__INSTRUCTION__: Copy the text of the post on year-to-date figures word for word, between "So, our stickperson" and "before his run.", inclusive.

__PAGE EXCERPT__:
‘Year-to-date’ figures are often used in performance frameworks, both in the public and private sectors. In policing, ‘year-to-date’ figures are regularly used to track the number of reported crimes at any given point in the year, supposedly as an indicator of whether the police are doing a good job or not. Now, leaving aside the debate about whether crime rates should be used as a performance indicator at all (I might talk about that another time), let’s have a look at why the practice of ‘year-to-date’ itself is rubbish.
Stick Person Goes For a Run
Imagine a runner…
Here we are – it’s our little friend, the stick person. Let’s say the stick person likes to run 12 miles at a time, and his personal best is 120 minutes and 1 second; an average of about 10 minutes per mile.
Next time the stick person sets out on a run, he aims to do his very best and see how quickly he can run the 12 miles. He knows that multiple factors will affect his performance, such as his fitness levels, his current weight, his choice of clothing, his diet, and so on.
He also knows that other, external factors will affect his performance; for example, the outside temperature, the wind, the terrain and so on. He might be held up for a few seconds waiting to cross a road. His shoelace might come undone. Something else might happen outside of his direct control that affects his final time.
So, our stickperson sets out to maximise his chances of a fast time by ensuring the systems conditions he can influence are favourable. He trains. He doesn’t run in a bulky duffle coat. He avoids drinking 10 pints of Guinness and eating a massive curry the night before his run.
Anyway, once he sets off on his run, the stick person is smart enough to measure progress, because he knows measuring stuff is vital. He wears a heart rate monitor which helps him check if his heart rate is within a normal and safe range. He checks his stopwatch every so often to gauge progress. He processes this information as he runs along, taking into account the context around him, knowing that if his heart rate gets too high, he will have to slow down a little; likewise, he knows that when he’s running along an uphill section of the route, he is likely to cover ground a bit slower.
The stick person uses all this information to ensure he is doing his best at all times. He knows that some miles will be faster than others, but is not unduly concerned because he understands this is normal. It might be that he beats his personal best this time, or it might be that he’s just a few seconds too slow. Either way, his objective is to continually improve.

__RECORDS__:
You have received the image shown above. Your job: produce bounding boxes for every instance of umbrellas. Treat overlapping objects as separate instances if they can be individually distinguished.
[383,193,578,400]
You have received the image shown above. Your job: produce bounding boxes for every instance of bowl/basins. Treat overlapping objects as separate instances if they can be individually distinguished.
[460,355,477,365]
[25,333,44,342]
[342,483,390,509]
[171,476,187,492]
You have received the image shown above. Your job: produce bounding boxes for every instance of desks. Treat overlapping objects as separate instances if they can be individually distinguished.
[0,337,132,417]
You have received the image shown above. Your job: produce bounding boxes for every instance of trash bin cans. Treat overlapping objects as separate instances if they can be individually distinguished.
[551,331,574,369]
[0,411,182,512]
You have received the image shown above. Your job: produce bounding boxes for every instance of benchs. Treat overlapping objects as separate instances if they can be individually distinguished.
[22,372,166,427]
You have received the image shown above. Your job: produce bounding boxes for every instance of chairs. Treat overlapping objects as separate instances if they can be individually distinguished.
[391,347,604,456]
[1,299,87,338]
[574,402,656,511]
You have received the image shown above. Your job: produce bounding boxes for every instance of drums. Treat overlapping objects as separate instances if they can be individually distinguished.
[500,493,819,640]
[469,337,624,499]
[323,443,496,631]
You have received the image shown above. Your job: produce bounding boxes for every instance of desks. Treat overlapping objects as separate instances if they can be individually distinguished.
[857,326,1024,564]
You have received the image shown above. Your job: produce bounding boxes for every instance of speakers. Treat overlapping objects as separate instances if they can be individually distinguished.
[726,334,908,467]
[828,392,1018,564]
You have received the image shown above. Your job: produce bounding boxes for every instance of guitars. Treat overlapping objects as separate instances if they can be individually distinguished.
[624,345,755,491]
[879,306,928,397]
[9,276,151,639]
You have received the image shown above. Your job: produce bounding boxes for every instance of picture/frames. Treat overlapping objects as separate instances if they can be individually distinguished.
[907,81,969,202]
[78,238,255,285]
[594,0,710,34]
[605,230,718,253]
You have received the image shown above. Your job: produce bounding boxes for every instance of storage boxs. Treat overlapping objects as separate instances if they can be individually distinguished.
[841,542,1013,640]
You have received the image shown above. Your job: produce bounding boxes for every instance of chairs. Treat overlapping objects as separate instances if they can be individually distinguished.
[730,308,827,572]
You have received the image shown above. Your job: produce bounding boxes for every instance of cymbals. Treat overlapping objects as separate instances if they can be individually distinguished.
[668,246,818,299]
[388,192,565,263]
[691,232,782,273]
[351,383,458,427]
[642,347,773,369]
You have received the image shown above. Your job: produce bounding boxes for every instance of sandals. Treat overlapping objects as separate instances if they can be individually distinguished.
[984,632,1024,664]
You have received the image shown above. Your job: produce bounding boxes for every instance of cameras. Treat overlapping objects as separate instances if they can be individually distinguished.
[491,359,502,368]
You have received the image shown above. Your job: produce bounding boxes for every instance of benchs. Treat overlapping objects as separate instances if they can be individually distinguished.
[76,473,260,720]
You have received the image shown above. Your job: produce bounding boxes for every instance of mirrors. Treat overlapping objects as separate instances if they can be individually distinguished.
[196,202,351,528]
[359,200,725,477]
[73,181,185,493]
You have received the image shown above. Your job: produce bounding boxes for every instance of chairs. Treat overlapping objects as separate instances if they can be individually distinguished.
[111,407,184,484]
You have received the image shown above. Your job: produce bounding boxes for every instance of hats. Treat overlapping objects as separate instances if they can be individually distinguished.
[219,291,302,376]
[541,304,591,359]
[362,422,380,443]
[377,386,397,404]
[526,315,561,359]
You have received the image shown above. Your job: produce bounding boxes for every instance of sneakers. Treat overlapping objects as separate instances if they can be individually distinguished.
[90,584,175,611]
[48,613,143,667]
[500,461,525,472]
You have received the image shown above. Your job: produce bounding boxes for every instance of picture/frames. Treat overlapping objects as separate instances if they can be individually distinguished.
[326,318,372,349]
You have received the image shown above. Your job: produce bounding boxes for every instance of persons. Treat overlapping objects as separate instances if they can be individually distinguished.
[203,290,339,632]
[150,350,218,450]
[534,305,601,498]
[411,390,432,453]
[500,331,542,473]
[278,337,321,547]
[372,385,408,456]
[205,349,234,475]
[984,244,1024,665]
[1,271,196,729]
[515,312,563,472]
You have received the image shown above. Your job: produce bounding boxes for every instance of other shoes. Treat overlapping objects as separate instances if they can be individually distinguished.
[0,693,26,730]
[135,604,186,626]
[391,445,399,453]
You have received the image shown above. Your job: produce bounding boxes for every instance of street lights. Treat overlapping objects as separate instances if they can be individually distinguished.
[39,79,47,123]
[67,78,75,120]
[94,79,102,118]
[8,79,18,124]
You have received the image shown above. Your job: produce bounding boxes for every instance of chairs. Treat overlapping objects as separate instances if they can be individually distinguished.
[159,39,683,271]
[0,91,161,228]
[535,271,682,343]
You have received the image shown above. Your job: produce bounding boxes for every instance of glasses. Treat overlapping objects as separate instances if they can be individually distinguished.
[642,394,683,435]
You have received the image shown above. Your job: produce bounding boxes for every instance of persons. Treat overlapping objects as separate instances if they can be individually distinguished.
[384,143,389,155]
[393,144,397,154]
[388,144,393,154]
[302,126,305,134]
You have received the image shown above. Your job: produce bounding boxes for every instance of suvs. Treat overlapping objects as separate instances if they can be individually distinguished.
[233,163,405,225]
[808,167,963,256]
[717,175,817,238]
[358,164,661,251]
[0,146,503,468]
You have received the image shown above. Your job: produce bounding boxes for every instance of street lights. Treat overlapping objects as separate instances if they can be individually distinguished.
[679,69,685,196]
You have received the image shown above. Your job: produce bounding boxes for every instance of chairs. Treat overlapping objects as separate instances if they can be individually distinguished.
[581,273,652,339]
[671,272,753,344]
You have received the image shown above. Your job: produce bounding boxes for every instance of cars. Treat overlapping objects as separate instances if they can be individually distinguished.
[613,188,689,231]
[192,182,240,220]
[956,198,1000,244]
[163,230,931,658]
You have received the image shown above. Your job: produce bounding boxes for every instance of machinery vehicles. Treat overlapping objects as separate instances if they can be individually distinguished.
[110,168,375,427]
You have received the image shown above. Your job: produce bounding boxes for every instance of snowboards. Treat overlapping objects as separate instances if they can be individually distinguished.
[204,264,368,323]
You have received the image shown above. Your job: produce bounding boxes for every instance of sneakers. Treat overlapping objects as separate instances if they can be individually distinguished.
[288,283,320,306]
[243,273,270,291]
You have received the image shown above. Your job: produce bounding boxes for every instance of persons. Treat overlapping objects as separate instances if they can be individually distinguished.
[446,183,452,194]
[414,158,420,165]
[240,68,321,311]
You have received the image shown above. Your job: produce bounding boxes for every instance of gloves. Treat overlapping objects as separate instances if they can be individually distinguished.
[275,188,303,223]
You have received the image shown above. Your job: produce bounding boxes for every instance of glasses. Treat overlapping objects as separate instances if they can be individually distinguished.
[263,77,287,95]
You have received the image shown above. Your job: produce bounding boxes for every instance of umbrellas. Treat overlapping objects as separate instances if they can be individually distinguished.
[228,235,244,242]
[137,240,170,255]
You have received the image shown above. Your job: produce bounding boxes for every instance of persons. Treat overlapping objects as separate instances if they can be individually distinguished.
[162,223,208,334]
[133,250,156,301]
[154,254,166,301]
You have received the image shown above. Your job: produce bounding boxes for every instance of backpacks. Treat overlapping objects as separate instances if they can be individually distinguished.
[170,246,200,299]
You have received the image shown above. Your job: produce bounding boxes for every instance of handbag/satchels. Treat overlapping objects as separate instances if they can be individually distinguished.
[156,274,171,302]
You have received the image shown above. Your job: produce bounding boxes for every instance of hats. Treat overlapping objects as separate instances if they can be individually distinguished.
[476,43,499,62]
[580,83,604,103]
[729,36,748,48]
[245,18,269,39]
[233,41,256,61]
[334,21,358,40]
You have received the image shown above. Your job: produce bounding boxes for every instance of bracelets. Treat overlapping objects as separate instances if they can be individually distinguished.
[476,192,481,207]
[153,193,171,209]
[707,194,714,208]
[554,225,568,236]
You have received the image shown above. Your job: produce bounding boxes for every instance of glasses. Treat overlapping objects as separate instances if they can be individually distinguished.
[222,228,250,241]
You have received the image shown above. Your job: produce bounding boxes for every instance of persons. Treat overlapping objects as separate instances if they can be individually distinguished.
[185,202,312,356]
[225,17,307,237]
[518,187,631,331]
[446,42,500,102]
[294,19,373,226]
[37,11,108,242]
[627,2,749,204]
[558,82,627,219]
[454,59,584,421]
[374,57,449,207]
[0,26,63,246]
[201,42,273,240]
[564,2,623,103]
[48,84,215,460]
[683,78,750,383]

__PROBLEM SOLUTION__:
So, our stickperson sets out to maximise his chances of a fast time by ensuring the systems conditions he can influence are favourable. He trains. He doesn’t run in a bulky duffle coat. He avoids drinking 10 pints of Guinness and eating a massive curry the night before his run.